Jun. 10th, 2005

sobrique: (Default)
Well, I was working late last night on a server, that was being 'a bit flakey'.
We got a response that it needed filesystem consistency checking. About a 6 hour job.
Duely, we re-arranged fileystems, made alternative arrangements for the night shift, and got the process started.

This morning, the server in question is not 'a bit flakey' any more. No, it's utterly fucked. It starts, kernel panics, and crashes again.
And again.
And again.

This means, about 800Gb of our 'production' user storage is unavailable. Normally, this would be a cause for minor celebration amongst our users in the appropriate departments. A half day of slacking, free and clear, and time booked to me. Oh yeah, I have my own 'project' code. Well, strictly there's an 'IT fuckup' project code, but as it's usually me in the middle of the storm it's mine. All mine.

However, today is a special case. You see, today is payroll day. And Human Remains are 'on' that fileserver. The word has not yet stated circulating, beyond a bit of twitchyness from those in the know.
For some reason, the prospect of around 3000 people not getting paid on time is one that causes ... nervousness.

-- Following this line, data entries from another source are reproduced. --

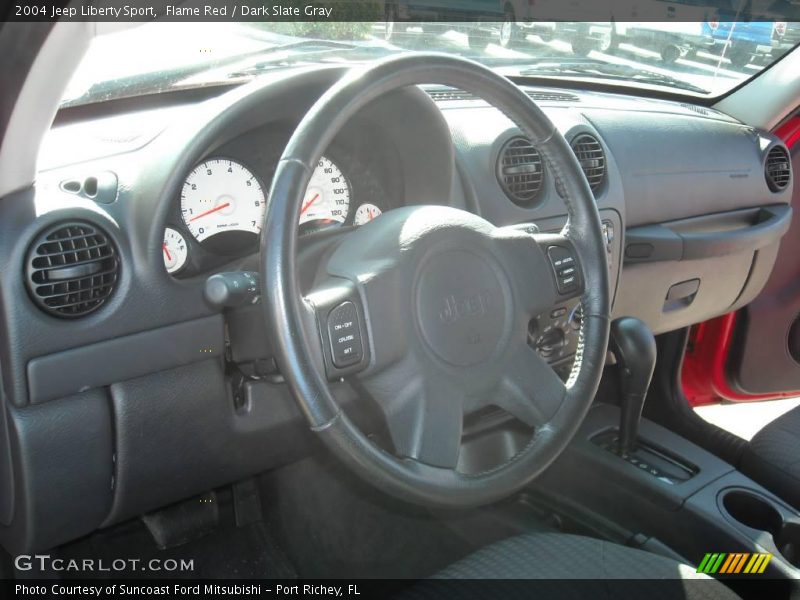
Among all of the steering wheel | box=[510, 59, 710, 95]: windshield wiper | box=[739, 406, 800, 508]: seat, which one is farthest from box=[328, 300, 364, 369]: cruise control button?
box=[510, 59, 710, 95]: windshield wiper

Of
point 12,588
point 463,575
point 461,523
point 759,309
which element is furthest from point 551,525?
point 759,309

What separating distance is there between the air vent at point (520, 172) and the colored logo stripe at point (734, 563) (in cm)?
88

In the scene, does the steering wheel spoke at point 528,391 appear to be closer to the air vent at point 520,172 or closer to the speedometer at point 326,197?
the speedometer at point 326,197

So we have a long chain of people frantically fixing the problem.
sobrique: (Default)
Well, it's still broke. But only 50% broke at the moment - out of 4 filesystems, 2 are fixed and 'available' The other two are in varying states of screwed-ness.

So we have a lot of happy people. The one minor silver lining on our cloud is that the backup started and completed last night, on this fileserver. So I've been restoring 'urgent' files to other fileservers.

Not perfect, but better.

Got users concerned about 'outages' too, as they've a right to. Unfortunately, this is the first 'major' we've had on this system - it's a failover solution, but that doesn't help when it's the filesystem on the back end that's got problems.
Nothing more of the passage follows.